1. Sajātīya bhed śhūnya. (He is one with all similar entities.) Shree Krishna is one with the various other forms of God, such as Ram, Shiv, Vishnu, etc. since these are different manifestations of the one God.

Shree Krishna is also one with the souls, who are his tiny fragmental parts. A fragment is one with its whole, just as flames are one with the fire of which they are tiny parts.

2. Vijātīya bhed śhūnya. (He is one with all dissimilar entities.) Dissimilar to God is Maya, which is insentient, while God is sentient. However, Maya is an energy of God, and energy is one with its energetic, just as the energies of fire—heat and light—are non-different from it.

3. Swagat bhed śhūnya. (The various parts of his body are non-different from him.) The amazing thing about God’s body is that all the parts perform the functions of all the other parts. The Brahma Samhitā states:

aṅgāni yasya sakalendriya-vṛitti-manti paśhyanti pānti kalayanti chiraṁ jaganti (5.32)[v17]

“With every limb of his body, God can see, hear, talk, smell, eat, and think.” Hence, all the limbs of God’s body are non-different from him.

4. Swayam siddha. (He needs the support of no other entity.) Maya and the soul are both dependent upon God for their existence. If he did not energize them, they would cease to exist.

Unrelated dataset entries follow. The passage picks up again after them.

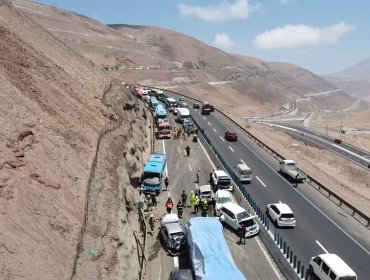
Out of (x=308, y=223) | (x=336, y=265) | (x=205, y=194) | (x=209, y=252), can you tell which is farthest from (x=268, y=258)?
(x=205, y=194)

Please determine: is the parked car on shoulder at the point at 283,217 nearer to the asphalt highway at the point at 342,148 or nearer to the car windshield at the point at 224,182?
the car windshield at the point at 224,182

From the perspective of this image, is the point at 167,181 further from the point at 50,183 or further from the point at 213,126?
the point at 213,126

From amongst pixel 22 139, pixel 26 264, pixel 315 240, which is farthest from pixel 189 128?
pixel 26 264

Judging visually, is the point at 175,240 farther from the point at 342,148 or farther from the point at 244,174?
the point at 342,148

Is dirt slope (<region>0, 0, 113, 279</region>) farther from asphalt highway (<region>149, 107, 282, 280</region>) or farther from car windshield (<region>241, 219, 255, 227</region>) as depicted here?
car windshield (<region>241, 219, 255, 227</region>)

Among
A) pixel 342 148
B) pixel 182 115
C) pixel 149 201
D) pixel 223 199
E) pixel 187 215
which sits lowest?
pixel 342 148

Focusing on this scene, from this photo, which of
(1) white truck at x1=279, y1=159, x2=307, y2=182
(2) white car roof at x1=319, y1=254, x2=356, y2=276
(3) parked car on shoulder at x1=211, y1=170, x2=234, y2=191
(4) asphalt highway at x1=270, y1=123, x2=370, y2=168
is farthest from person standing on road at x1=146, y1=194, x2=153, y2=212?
(4) asphalt highway at x1=270, y1=123, x2=370, y2=168
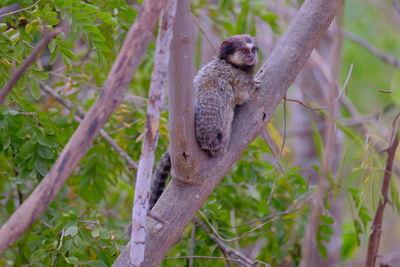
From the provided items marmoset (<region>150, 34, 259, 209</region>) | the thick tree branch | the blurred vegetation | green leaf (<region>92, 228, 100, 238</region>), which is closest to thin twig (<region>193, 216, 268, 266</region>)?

On the other hand, God is supremely independent and does not need the support of any other entity for his existence.

The Supreme Lord Shree Krishna satisfies all the four above points, and thus he is the advaya jñāna tattva, in other words, he is everything that exists in creation. With this understanding, when we see the entire creation in its unity with God, it is considered sāttvic knowledge. And love based upon such knowledge is not racial or national, rather it is universal.